COVID-19 associated pulmonary aspergillosis (CAPA) is a new phenomenon, recently discussed in the literature [8]. Contrary to the patient discussed here, in a CAPA setting, COVID-19 pneumonia typically precedes aspergillosis and a continuum of steps (respiratory colonization, tissue invasion and angioinvasion) are required for its development. Critically ill COVID-19 patients, including SOT recipients, are particularly prone to CAPA. In fact, cases of SOT recipients initially infected with aspergillosis and subsequently developing COVID-19 are rarely reported [9].

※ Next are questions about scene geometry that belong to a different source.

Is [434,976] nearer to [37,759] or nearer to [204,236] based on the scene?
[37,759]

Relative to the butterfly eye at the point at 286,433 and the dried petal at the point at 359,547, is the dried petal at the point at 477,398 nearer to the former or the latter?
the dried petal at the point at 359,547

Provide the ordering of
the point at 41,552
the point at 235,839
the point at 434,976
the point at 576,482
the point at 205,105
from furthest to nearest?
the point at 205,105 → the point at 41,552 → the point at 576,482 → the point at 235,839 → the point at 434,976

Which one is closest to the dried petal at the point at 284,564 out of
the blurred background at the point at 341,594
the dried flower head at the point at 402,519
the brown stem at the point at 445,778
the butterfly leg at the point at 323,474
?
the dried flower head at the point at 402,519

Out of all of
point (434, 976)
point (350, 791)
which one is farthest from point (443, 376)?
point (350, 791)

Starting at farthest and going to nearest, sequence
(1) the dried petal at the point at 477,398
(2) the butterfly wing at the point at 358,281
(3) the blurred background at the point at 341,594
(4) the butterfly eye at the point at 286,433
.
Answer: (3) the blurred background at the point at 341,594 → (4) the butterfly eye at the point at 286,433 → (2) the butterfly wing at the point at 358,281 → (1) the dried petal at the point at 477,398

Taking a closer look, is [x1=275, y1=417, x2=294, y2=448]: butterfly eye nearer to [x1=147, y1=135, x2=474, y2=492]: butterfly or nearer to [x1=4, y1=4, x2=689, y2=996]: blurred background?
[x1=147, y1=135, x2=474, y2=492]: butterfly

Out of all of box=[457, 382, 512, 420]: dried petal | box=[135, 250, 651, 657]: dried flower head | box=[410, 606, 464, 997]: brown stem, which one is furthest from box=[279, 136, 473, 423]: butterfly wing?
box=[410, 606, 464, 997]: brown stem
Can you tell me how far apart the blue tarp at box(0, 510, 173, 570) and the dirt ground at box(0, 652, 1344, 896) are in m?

This case report illustrates how vulnerable to SARS-CoV-2 and other infections SOT recipients are and how challenging their treatment may be when COVID-19 pneumonia develops and it also shows the power of multidisciplinary cooperation. We strongly believe that in order to prevent life-threatening COVID-19 pneumonia, patients after heart transplantation should receive a timely vaccination, including a booster dose [10]. Other key interventions in this population are: screening for opportunistic pathogens and effective prevention of community and hospital acquired infections.